# 本文抜粋:
□ □ □ □ □

また、言葉でのやり取りが難しいことから、「行動」で補おうとするケースも少なくありません。
気になる子の特徴②
「行動」に関する問題
「気になる子」と呼ばれる子どもには、行動面での問題も見られます。
- じっとしていられない
- 保育室をウロウロする
- ぼーっとしていることが多い
- 呼びかけても反応しないことが多い
- 衝動性が強い
子どものもともとの性格・気質が要因である可能性もありますが、集団生活に支障をきたす場合は、加配保育士をつけるといった支援が必要です。
気になる子の特徴③
「対人関係」に関する問題
対人関係に関する問題を抱える「気になる子」も少なくありません。
- 友だちとのけんか・トラブルが多い
- 友だちに噛みつくことがある
- すぐに手が出る・物を投げる
ほかの子どもと一緒に遊ばない
「気になる子」は言語能力やコミュニケーション能力に問題を抱えているケースが多く、そのことが原因で、ほかの子どもとトラブルに発展してしまうことがあります。
「言いたいことがあるのにうまく伝えられない」「相手の言っていることが分からない」といったもどかしさから、友だちに手をあげてしまうケースも多いのです。
気になる子の特徴④
「情緒」に関する問題
感情のコントロールが難しいのも、「気になる子」の特徴の一つです。
- 自分の思い通りにならないとパニックを起こす
- 怒りや悲しみなどの感情がコントロールできない
- 泣き叫ぶことが多い
- 切り替えが難しい
- 切れやすい
- 「死んでやる」と言う
もともとの気質だけでなく、家庭環境や日々のストレスなども要因として挙げられます。
子どもが感情を爆発させたときは、しばらく様子を見守って落ち着くのを待ちましょう。
気になる子の特徴⑤
「生活習慣」に関する問題
「気になる子」には生活習慣に関する問題も多くみられます。
- 苦手なことが上達しにくい
- 準備や片付けなどが身につかない
- 衣服の着脱が苦手
- こだわり行動がある
服のボタンをかけたり外したりする動作や、ご飯の準備や片付けなど、毎日の中で身に付くはずの動作や習慣が身に付きにくい傾向もあります。
何度も繰り返し援助して、徐々に身に付くように見守ることが大切です。
保育園での「気になる子」の対応ポイント
保育園での「気になる子」の対応ポイントは主に次の5つです。
- ポジティブな面も見つけて褒める
- さまざまな対応方法を試す
- 記録を取ってほかの保育士との連携を図る
- 個別のカリキュラムを組む
- 専門機関へ相談するのもあり
それぞれの対応を詳しく見ていきます。
「気になる子」の対応ポイント①
ポジティブな面も見つけて褒める
「気になる子」を支援する際には、マイナス面ばかりに目を向けるのではなく、ポジティブな面を見つけて、褒めてあげることが大切です。
「気になる子」は家庭でも保育園でも注意されることが多いので、そのことが原因で自己肯定感が低くなりがちです。
「誰も自分のことを分かってくれない」「味方がいない」という孤独感があるために、ますます支援が困難になることもあります。
「頑張って○○したね」「えらいね」といったポジティブな言葉かけを心がけて、子どもとの信頼関係を築いていきましょう。

□ □ □ □ □

# 提示情報:
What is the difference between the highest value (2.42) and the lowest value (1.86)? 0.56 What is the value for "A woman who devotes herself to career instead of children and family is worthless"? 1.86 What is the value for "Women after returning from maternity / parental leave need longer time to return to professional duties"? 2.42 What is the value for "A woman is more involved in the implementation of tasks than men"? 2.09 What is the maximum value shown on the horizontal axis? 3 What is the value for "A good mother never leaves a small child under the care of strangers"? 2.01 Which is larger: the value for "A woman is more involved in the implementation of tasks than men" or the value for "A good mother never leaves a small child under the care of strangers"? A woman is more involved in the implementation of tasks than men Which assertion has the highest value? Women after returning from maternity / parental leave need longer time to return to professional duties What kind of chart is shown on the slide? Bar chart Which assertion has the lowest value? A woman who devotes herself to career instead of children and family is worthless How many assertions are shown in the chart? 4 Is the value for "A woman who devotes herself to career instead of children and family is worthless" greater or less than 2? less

□ □ □ □ □

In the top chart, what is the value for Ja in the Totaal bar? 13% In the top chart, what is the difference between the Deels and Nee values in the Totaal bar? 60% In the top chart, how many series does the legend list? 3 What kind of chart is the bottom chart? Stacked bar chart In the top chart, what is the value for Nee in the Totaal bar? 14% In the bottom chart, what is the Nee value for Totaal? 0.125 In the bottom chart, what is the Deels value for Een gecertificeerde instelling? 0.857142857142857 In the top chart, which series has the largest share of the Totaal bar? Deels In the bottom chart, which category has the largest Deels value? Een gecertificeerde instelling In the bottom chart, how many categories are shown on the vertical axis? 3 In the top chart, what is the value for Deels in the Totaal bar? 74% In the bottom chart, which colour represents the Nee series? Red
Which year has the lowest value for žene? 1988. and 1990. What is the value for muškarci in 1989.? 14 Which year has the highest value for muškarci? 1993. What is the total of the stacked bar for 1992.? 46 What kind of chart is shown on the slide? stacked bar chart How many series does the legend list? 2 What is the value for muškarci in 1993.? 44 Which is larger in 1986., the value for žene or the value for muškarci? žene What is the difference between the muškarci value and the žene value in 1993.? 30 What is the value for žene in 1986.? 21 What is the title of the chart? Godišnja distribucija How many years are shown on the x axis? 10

□ □ □ □ □

# 課題一覧:
1. 「気になる子」についての本文抜粋から、「- 自分の思い通りにならないとパニックを起こす」から「子どもが感情を爆発させたときは、しばらく様子を見守って落ち着くのを待ちましょう。」までの全部を一字も変えずに書き写してください。
2. 本文抜粋で、保育園での「気になる子」への対応ポイントとして挙げられているものをすべて書き出すこと。

# 解答欄:
1.
- 自分の思い通りにならないとパニックを起こす
- 怒りや悲しみなどの感情がコントロールできない
- 泣き叫ぶことが多い
- 切り替えが難しい
- 切れやすい
- 「死んでやる」と言う
もともとの気質だけでなく、家庭環境や日々のストレスなども要因として挙げられます。
子どもが感情を爆発させたときは、しばらく様子を見守って落ち着くのを待ちましょう。

2.
- ポジティブな面も見つけて褒める
- さまざまな対応方法を試す
- 記録を取ってほかの保育士との連携を図る
- 個別のカリキュラムを組む
- 専門機関へ相談するのもあり